Start of Selected excerpt

Writer, performance artist, poet and transgender activist Andrea Jenkins shared her poetry and essays with the Saint Mary's community March 28 as the keynote speaker for Saint Mary’s Student Diversity Week.
Jenkins is the first African American, openly transgender woman to hold office in the United States. Currently, she is city council Vice President of Minneapolis Ward 8.
Jenkins began her presentation by acknowledging the privilege one has as an American. Transgender Day of Visibility on March 31 and the fiftieth anniversary of Dr. Martin Luther King’s death on April 4 are two important days she said she wanted the audience to recognize throughout her speech.
“I want to acknowledge that we stand on stolen land, indigenous and native land, built by stolen labor, by Africans brought to America,” she said. “We must always keep this understanding in mind, because history gives context to the issues that we face today.”
Jenkins said she got involved with politics because she wanted to devote herself to helping those in need.
“I’ve been working all of my adult life trying to help and improve people’s lives,” she said. “Politics is about improving people’s lives.”
Much of the poetry Jenkins writes is inspired by the art, culture and stories she encounters, especially those related to the early days of hip hop music.
“Hip hop music was a force to be reckoned with,” she said. “I have been shaped, formed and informed by the music of the urban community all my life … Back then, Chicago had its own distinct musical sound. Chicago was perfectly suited to embrace the music that came out of the Bronx. It was gritty, grimy, cold and fast. Everybody had a hustle in Chicago.”
The rappers she grew up with, Jenkins remarked, brought the realism of black neighborhoods and the black community to the forefront.
“They described the stark reality of black neighborhoods all around the country,” she said. “Broken glass everywhere. Roaches, rats, junkies in the alley with baseball bats. So much pain. So much realism. Everybody in the hood knew what they were talking about, but no one had ever put it out there like that before for the entire world to see.”
The music industry also reflected the bitter reality of life in inner city communities, Jenkins noted.
“All of this was taking place in the midst of the crack cocaine epidemic that was ravaging inner city communities across America, and black rappers were not immune,” she said. “In fact, they were some of the most vicious perpetrators. The Notorious B.I.G. said ‘either you’re slinging crack rock, or you got a wicked jump shot.’ That was the sentiment of many black youth in America, and unfortunately, some thirty-five plus years later, that proclamation still reigns.”

End of Selected excerpt
Start of Information shown

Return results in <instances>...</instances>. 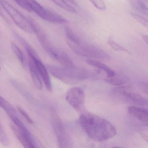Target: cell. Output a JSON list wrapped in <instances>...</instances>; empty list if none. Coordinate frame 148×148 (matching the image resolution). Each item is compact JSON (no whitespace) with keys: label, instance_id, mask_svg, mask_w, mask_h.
Masks as SVG:
<instances>
[{"label":"cell","instance_id":"obj_1","mask_svg":"<svg viewBox=\"0 0 148 148\" xmlns=\"http://www.w3.org/2000/svg\"><path fill=\"white\" fill-rule=\"evenodd\" d=\"M82 128L90 139L103 142L114 137L116 130L109 121L92 114H82L79 117Z\"/></svg>","mask_w":148,"mask_h":148},{"label":"cell","instance_id":"obj_2","mask_svg":"<svg viewBox=\"0 0 148 148\" xmlns=\"http://www.w3.org/2000/svg\"><path fill=\"white\" fill-rule=\"evenodd\" d=\"M65 32L68 45L76 54L90 59L103 60L109 59V56L105 51L82 41L69 27H65Z\"/></svg>","mask_w":148,"mask_h":148},{"label":"cell","instance_id":"obj_3","mask_svg":"<svg viewBox=\"0 0 148 148\" xmlns=\"http://www.w3.org/2000/svg\"><path fill=\"white\" fill-rule=\"evenodd\" d=\"M112 97L119 102L137 106L148 107V99L135 92L128 86H118L111 92Z\"/></svg>","mask_w":148,"mask_h":148},{"label":"cell","instance_id":"obj_4","mask_svg":"<svg viewBox=\"0 0 148 148\" xmlns=\"http://www.w3.org/2000/svg\"><path fill=\"white\" fill-rule=\"evenodd\" d=\"M47 69L50 74L63 82L68 84H75L86 78L87 75L84 71L73 68L49 66Z\"/></svg>","mask_w":148,"mask_h":148},{"label":"cell","instance_id":"obj_5","mask_svg":"<svg viewBox=\"0 0 148 148\" xmlns=\"http://www.w3.org/2000/svg\"><path fill=\"white\" fill-rule=\"evenodd\" d=\"M0 3L16 26L26 33H34L33 27L28 18L25 17L21 12L5 0H0Z\"/></svg>","mask_w":148,"mask_h":148},{"label":"cell","instance_id":"obj_6","mask_svg":"<svg viewBox=\"0 0 148 148\" xmlns=\"http://www.w3.org/2000/svg\"><path fill=\"white\" fill-rule=\"evenodd\" d=\"M31 8L42 19L53 23H64L67 21L64 17L57 13L51 11L41 5L36 0H26Z\"/></svg>","mask_w":148,"mask_h":148},{"label":"cell","instance_id":"obj_7","mask_svg":"<svg viewBox=\"0 0 148 148\" xmlns=\"http://www.w3.org/2000/svg\"><path fill=\"white\" fill-rule=\"evenodd\" d=\"M23 43L28 54L29 57L31 58L34 61L47 89L49 92H52L53 90L52 83L47 68L40 60L38 55L33 48L26 42L23 41Z\"/></svg>","mask_w":148,"mask_h":148},{"label":"cell","instance_id":"obj_8","mask_svg":"<svg viewBox=\"0 0 148 148\" xmlns=\"http://www.w3.org/2000/svg\"><path fill=\"white\" fill-rule=\"evenodd\" d=\"M66 99L67 102L75 109H79L85 101V94L82 89L73 87L66 93Z\"/></svg>","mask_w":148,"mask_h":148},{"label":"cell","instance_id":"obj_9","mask_svg":"<svg viewBox=\"0 0 148 148\" xmlns=\"http://www.w3.org/2000/svg\"><path fill=\"white\" fill-rule=\"evenodd\" d=\"M28 18L32 25L34 33L36 35L39 42L46 52L51 56L55 50L56 48L51 45L46 33L40 26H39V24L31 17H29Z\"/></svg>","mask_w":148,"mask_h":148},{"label":"cell","instance_id":"obj_10","mask_svg":"<svg viewBox=\"0 0 148 148\" xmlns=\"http://www.w3.org/2000/svg\"><path fill=\"white\" fill-rule=\"evenodd\" d=\"M53 124L58 140L59 147L60 148L68 147L69 145V139L60 118L57 116L54 117Z\"/></svg>","mask_w":148,"mask_h":148},{"label":"cell","instance_id":"obj_11","mask_svg":"<svg viewBox=\"0 0 148 148\" xmlns=\"http://www.w3.org/2000/svg\"><path fill=\"white\" fill-rule=\"evenodd\" d=\"M128 112L144 126H148V110L134 106L128 108Z\"/></svg>","mask_w":148,"mask_h":148},{"label":"cell","instance_id":"obj_12","mask_svg":"<svg viewBox=\"0 0 148 148\" xmlns=\"http://www.w3.org/2000/svg\"><path fill=\"white\" fill-rule=\"evenodd\" d=\"M12 131L18 140L25 148H34L37 147L36 142L29 139L21 133L14 124H11Z\"/></svg>","mask_w":148,"mask_h":148},{"label":"cell","instance_id":"obj_13","mask_svg":"<svg viewBox=\"0 0 148 148\" xmlns=\"http://www.w3.org/2000/svg\"><path fill=\"white\" fill-rule=\"evenodd\" d=\"M29 66L30 76L34 84L38 89L41 90L42 88V84L40 77V76L34 61L30 58L29 60Z\"/></svg>","mask_w":148,"mask_h":148},{"label":"cell","instance_id":"obj_14","mask_svg":"<svg viewBox=\"0 0 148 148\" xmlns=\"http://www.w3.org/2000/svg\"><path fill=\"white\" fill-rule=\"evenodd\" d=\"M86 62L90 66L104 71L106 73L108 77H113L116 75L115 73L113 70L103 63L95 59H87Z\"/></svg>","mask_w":148,"mask_h":148},{"label":"cell","instance_id":"obj_15","mask_svg":"<svg viewBox=\"0 0 148 148\" xmlns=\"http://www.w3.org/2000/svg\"><path fill=\"white\" fill-rule=\"evenodd\" d=\"M10 118L11 119L14 125L24 135L26 136L29 139L31 140L36 142L34 139L33 137L32 134L29 132V130L27 128V127L25 126L24 124L19 120V118L16 116L13 115H8Z\"/></svg>","mask_w":148,"mask_h":148},{"label":"cell","instance_id":"obj_16","mask_svg":"<svg viewBox=\"0 0 148 148\" xmlns=\"http://www.w3.org/2000/svg\"><path fill=\"white\" fill-rule=\"evenodd\" d=\"M0 107L8 115H13L17 116V113L15 109L9 102L0 96Z\"/></svg>","mask_w":148,"mask_h":148},{"label":"cell","instance_id":"obj_17","mask_svg":"<svg viewBox=\"0 0 148 148\" xmlns=\"http://www.w3.org/2000/svg\"><path fill=\"white\" fill-rule=\"evenodd\" d=\"M51 1L66 11L70 13H75V8L73 5L68 2L66 0H50Z\"/></svg>","mask_w":148,"mask_h":148},{"label":"cell","instance_id":"obj_18","mask_svg":"<svg viewBox=\"0 0 148 148\" xmlns=\"http://www.w3.org/2000/svg\"><path fill=\"white\" fill-rule=\"evenodd\" d=\"M11 48L12 51L18 58L20 62L23 67L26 66V61L25 56L21 50L18 47V46L14 42H11Z\"/></svg>","mask_w":148,"mask_h":148},{"label":"cell","instance_id":"obj_19","mask_svg":"<svg viewBox=\"0 0 148 148\" xmlns=\"http://www.w3.org/2000/svg\"><path fill=\"white\" fill-rule=\"evenodd\" d=\"M134 8L141 14L148 17V7L140 0H136L132 3Z\"/></svg>","mask_w":148,"mask_h":148},{"label":"cell","instance_id":"obj_20","mask_svg":"<svg viewBox=\"0 0 148 148\" xmlns=\"http://www.w3.org/2000/svg\"><path fill=\"white\" fill-rule=\"evenodd\" d=\"M105 81L108 83L117 87L124 85L125 83V80L121 77L116 76V74L113 77H107Z\"/></svg>","mask_w":148,"mask_h":148},{"label":"cell","instance_id":"obj_21","mask_svg":"<svg viewBox=\"0 0 148 148\" xmlns=\"http://www.w3.org/2000/svg\"><path fill=\"white\" fill-rule=\"evenodd\" d=\"M108 43L110 47L114 50L118 51H123L126 53L130 54V52L127 49L125 48L124 47H123L121 45L119 44V43L116 42L114 40L112 39L111 37H110L108 41Z\"/></svg>","mask_w":148,"mask_h":148},{"label":"cell","instance_id":"obj_22","mask_svg":"<svg viewBox=\"0 0 148 148\" xmlns=\"http://www.w3.org/2000/svg\"><path fill=\"white\" fill-rule=\"evenodd\" d=\"M0 142L3 146H8L9 143L8 138L2 127L0 125Z\"/></svg>","mask_w":148,"mask_h":148},{"label":"cell","instance_id":"obj_23","mask_svg":"<svg viewBox=\"0 0 148 148\" xmlns=\"http://www.w3.org/2000/svg\"><path fill=\"white\" fill-rule=\"evenodd\" d=\"M93 5L97 9L103 10L106 9V6L104 0H89Z\"/></svg>","mask_w":148,"mask_h":148},{"label":"cell","instance_id":"obj_24","mask_svg":"<svg viewBox=\"0 0 148 148\" xmlns=\"http://www.w3.org/2000/svg\"><path fill=\"white\" fill-rule=\"evenodd\" d=\"M131 15L138 22L140 23V24L144 25L145 27L148 28V20L134 13H131Z\"/></svg>","mask_w":148,"mask_h":148},{"label":"cell","instance_id":"obj_25","mask_svg":"<svg viewBox=\"0 0 148 148\" xmlns=\"http://www.w3.org/2000/svg\"><path fill=\"white\" fill-rule=\"evenodd\" d=\"M19 6L28 11H32L30 7L26 0H14Z\"/></svg>","mask_w":148,"mask_h":148},{"label":"cell","instance_id":"obj_26","mask_svg":"<svg viewBox=\"0 0 148 148\" xmlns=\"http://www.w3.org/2000/svg\"><path fill=\"white\" fill-rule=\"evenodd\" d=\"M17 109H18L19 113L21 114V115L24 117V119H25L29 123H30V124H33V123H34V121H33V120L30 118V116L27 114V112H26L25 110H23V109H22L21 108V107L17 108Z\"/></svg>","mask_w":148,"mask_h":148},{"label":"cell","instance_id":"obj_27","mask_svg":"<svg viewBox=\"0 0 148 148\" xmlns=\"http://www.w3.org/2000/svg\"><path fill=\"white\" fill-rule=\"evenodd\" d=\"M138 87L142 92L148 94V83L139 82L138 83Z\"/></svg>","mask_w":148,"mask_h":148},{"label":"cell","instance_id":"obj_28","mask_svg":"<svg viewBox=\"0 0 148 148\" xmlns=\"http://www.w3.org/2000/svg\"><path fill=\"white\" fill-rule=\"evenodd\" d=\"M66 1H67L69 3H70L71 5L73 6L74 7H77L78 6L77 3L75 0H66Z\"/></svg>","mask_w":148,"mask_h":148},{"label":"cell","instance_id":"obj_29","mask_svg":"<svg viewBox=\"0 0 148 148\" xmlns=\"http://www.w3.org/2000/svg\"><path fill=\"white\" fill-rule=\"evenodd\" d=\"M141 135L143 138L148 143V135L147 134L142 133V134H141Z\"/></svg>","mask_w":148,"mask_h":148},{"label":"cell","instance_id":"obj_30","mask_svg":"<svg viewBox=\"0 0 148 148\" xmlns=\"http://www.w3.org/2000/svg\"><path fill=\"white\" fill-rule=\"evenodd\" d=\"M1 3H0V15H1V16L2 17H3V19H4V20L7 21H8V20H7V19H6V17L4 16V15H3V13L2 12V10L1 8Z\"/></svg>","mask_w":148,"mask_h":148},{"label":"cell","instance_id":"obj_31","mask_svg":"<svg viewBox=\"0 0 148 148\" xmlns=\"http://www.w3.org/2000/svg\"><path fill=\"white\" fill-rule=\"evenodd\" d=\"M143 38L144 41L148 45V36L144 35L143 36Z\"/></svg>","mask_w":148,"mask_h":148},{"label":"cell","instance_id":"obj_32","mask_svg":"<svg viewBox=\"0 0 148 148\" xmlns=\"http://www.w3.org/2000/svg\"><path fill=\"white\" fill-rule=\"evenodd\" d=\"M143 1H145L148 4V0H143Z\"/></svg>","mask_w":148,"mask_h":148},{"label":"cell","instance_id":"obj_33","mask_svg":"<svg viewBox=\"0 0 148 148\" xmlns=\"http://www.w3.org/2000/svg\"><path fill=\"white\" fill-rule=\"evenodd\" d=\"M0 70H1V67H0Z\"/></svg>","mask_w":148,"mask_h":148}]
</instances>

End of Information shown

- Stated task -
Continue the article on Andrea Jenkins's keynote address at Saint Mary's, beginning after its final sentence.

- Answer to the exercise -
Even so, hip hop was able to endure hardships and become economically successful and bold enough to inspire Jenkins to be true to who she was inside, she said.
“But along with the economic success comes this attitude of, I can do what I want, say what I want and be who I am,” she said. “And that sentiment was not lost on me. I always knew in my heart that I was destined to be a woman. You see, I was born in this obviously male body when I had this heart of a woman, but for a long time I was afraid to admit it. I tried to conform to society’s expectations of what I thought a man should be. Hip hop indirectly provided me with the courage to fully express myself.”
Jenkins said she found a new way to express herself through spoken word poetry, which is often considered an offset of rap and hip hop.
“I had found my community,” she said. “I began to hang out with local spoken word artists and poets and writers, and I found myself writing about the identity that I had for so long hidden deep within my psyche. And people responded. So I gradually began to outwardly express myself. And quite to my surprise, I didn’t receive the mass rejection I thought I would.”
She read openly from her book of poetry and spoke of being oppressed and those who oppress.
“If there is such a thing as the oppressed, then there must be an oppressor,” Jenkins said. “This has weighed heavy on my mind for a long time … If there is such a thing as an oppressor then there must be the oppressed. It is a mutually accepted relationship. Why do we strive for the same ideals as the oppressor?”
We should not be afraid to love who we want to love, she said.
“Are we afraid to let real love shine?” Jenkins said. “Afraid to say, I’m in love with a big, black, transgender goddess and she loves me back?”
We must strive to not let ourselves become the oppressors, she concluded.
“If we are the oppressed, then it is imperative that we not become the oppressors,” Jenkins said. “We got to love every color in the rainbow. Respect the beauty that lives in each and every one of us. When your blues become my blues, we can sing ‘Oh Happy Day.’”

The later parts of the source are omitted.